O’Hara was highly praised for his short stories especially; I’ll have to go read them all now :D

some of my favorite quotes, trying for no spoilers…

page 25: They would all go on doing what they wanted to do and what they didn’t want to do, without him, for the next few minutes and for as long as the war would last, and afte the war when he came back he would try to fit himself into the place he had occupied before the war, but that would be easy and impossible. It would be easy because there had been no place for him and because there had been no place for him it would be reimpossible for him to reinstate himself in the place he had occupied before the war.

page 143: Emily Caldwell, an Episcopalian by membership, held the private opinion that churches got between the individual and God, and she was not at all sure that she did not regard Christ as part of the Church and therefore in the way. Her religion was between herself and God the Father, with whom she felt on good terms.

page 157: the important weddings in Fort Penn always had followed the system of taking care of the sheep and the goats by inviting the persons of goat status to the church but not to the reception.

page 324: ...so I walked in here and immediately am accused of doing something that’s so against my principles that it’s as though you never knew me. As though we’d never had any intimacy of body or mind, Grace. I don’t know how many million words we’ve spoken to each other, but apparently not one word, or not ten million word had the effect of showing you what I believe in. All this time you haven’t been listening! Nothing I said, or did! for that matter, has taught you what kind of person I am.

page 341: But there it is, the fact that you need one other person, just one, that shows that—-well, I tell you what it does. It breaks the ice. It breaks the illusion of satisfactory solitude.

page 395: Billy turned his face away from them and put his head in his arms and lay on the floor, weeping in the inconsolable, desperate, eternal way of a child who no longer is a baby but has not yet grown up into anything else. There is nothing to say to him, nothing to do for him, nothing that will stop him, and until he does stop it is the most awful sound we can hear because it is the eternal cry without hope, plea and protest to nobody and nothing.

the death on page 415.

page 421: The world’s still one-sided, in favor of the men, because the women like it that way too. They like the men to fetch and carry and make the money, and it’s a small price the women pay, to be taken care of after they lose their prettiness and their teeth and run to fat.

page 604: She smiled. “My normal self? I wish I knew what that was.” / “Now, now, now,” he said. “Now, now.”

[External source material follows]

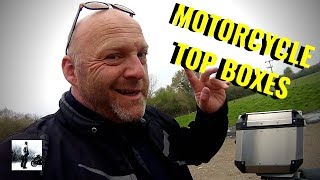 Motorcycle Top Box Review  RevelatorAlf [upl. by Kcirdnekel791]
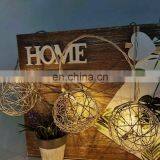 YIWO Holiday Decoration Christmas Led Light Silver Metal Ball Shaped String Lights Golden Fairy Lights For Home Party Decoration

agh! the audacity and hypocrisy of 665,666. planned, no doubt; a commentary, a message to those who would hear. but agh!

page 688: It was like a small circle, the mouth of the pistol, getting larger and larger. Invisible, but you knew it was there. It got bigger and bigger until we were all in it. Not only the three of us, but [“X”] too. And that was the world. <--- this is friggin brilliant

page 693, for the linguists! ”...to bear the brunt of the whole thing,” said Brock. / “What is this brunt?” said Renee [from France]. / “To bear the brunt,” said Brock. “It’s an expression, like, uh, carrying the load. At least that’s what I think it means.” / “A brunt is a load? A brunt of coal, for instance?” said Renee. / Brock stood up. “God damn it, this is the way I’m learning to speak English. I say something I’ve been saying all my life, and she wants to know what it means and I have to look it up in the dictionary. Edgar, do you know what a brunt is? How many tons in a brunt? How many cubic yards in a brunt of sand?”